This is the month that farms shift into a flurry of activity to ensure that the final harvests are secure for the on-coming winter, while still reveling in late autumn sunshine and flavors. Early October is usually a reminder of why we love summer, providing long days of warmth while keeping the nights cool and comfortable. Often this sunny disposition shifts about mid-month and we receive the first frost or truly cool morning. In the mid-West, the mountains and throughout New England, the trees shift in color and have lost a majority of their leaves by Halloween.

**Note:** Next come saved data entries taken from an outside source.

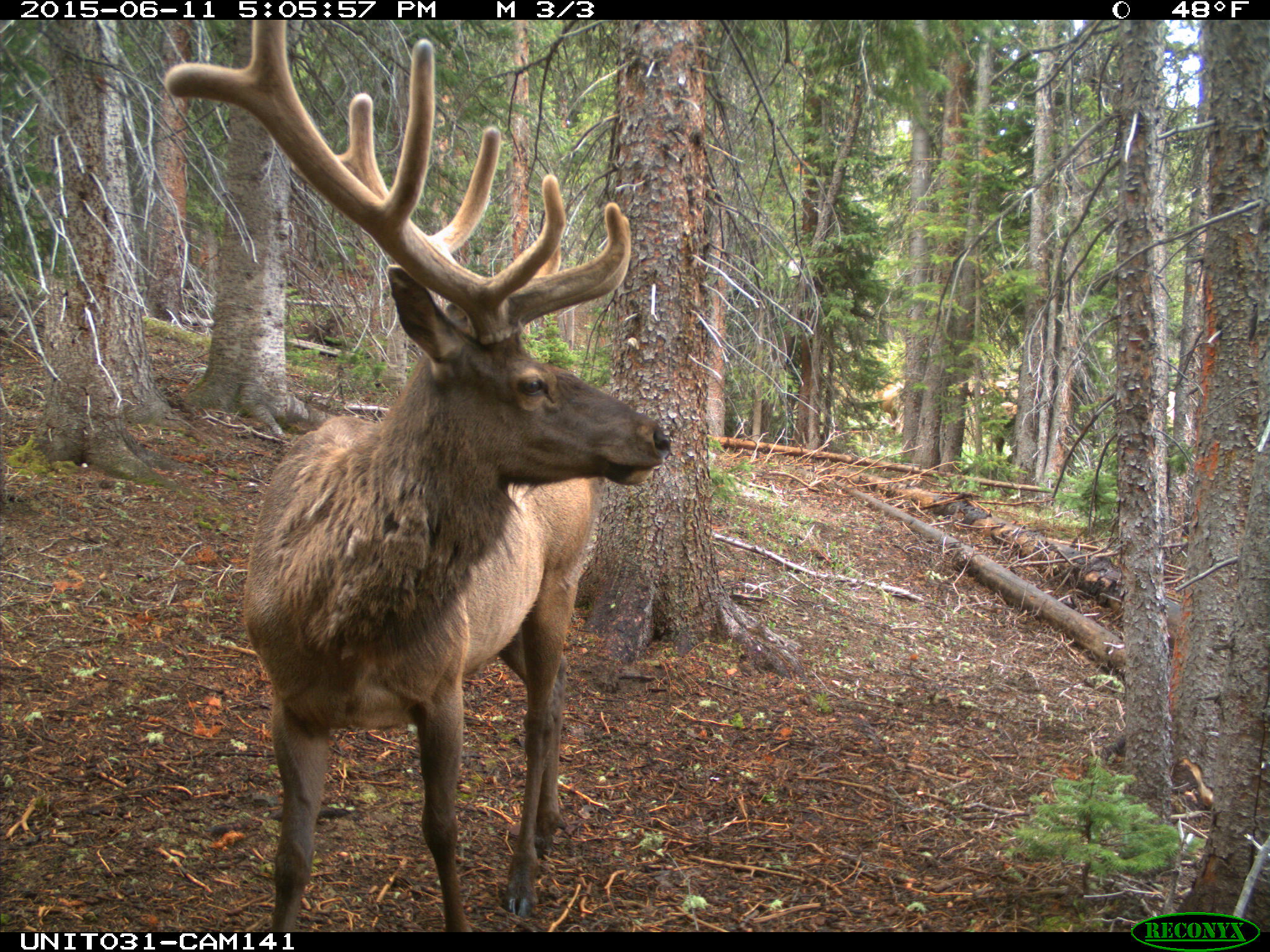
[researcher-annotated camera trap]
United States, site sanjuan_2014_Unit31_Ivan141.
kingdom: Animalia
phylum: Chordata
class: Mammalia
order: Artiodactyla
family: Cervidae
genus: Cervus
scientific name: Cervus elaphus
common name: red deer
Cervus elaphus (red deer).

This marks the next part of farming, the winter squashes, the hardy greens - the end of fragile and delicate berries, herbs and lettuces and a transfer of growing energies into the earth, roots start to take hold and the cruciferous vegetables really excel in their growth and production.
Beets, turnips, rutabaga, spinach, kale, Brussels sprouts, broccoli and cauliflower all do well in this transitional period and the winter squashes and root vegetables are 'cured' in the fields by the cold evenings. This is when culinary thoughts turn to pickling and 'putting up'the harvest abundance to enjoy throughout the winter. Shelling beans are dried and preserved for hearty soups and stews later in the winter, fruits are jarred and preserved. Years ago, some of the fall slaughter was prepared through confit and laid down in layers of fat and salt to be kept in an aseptic environment and preserved through the entire winter.
The beauty of this time too is that we can still enjoy the season's gifts of apples and late harvest peaches, with the addition of persimmons and pears. We have access to some of the best and most delicious ripe fruit that seems to psychologically offset all the 'hard' vegetables that are growing and being stored for the cold months to come.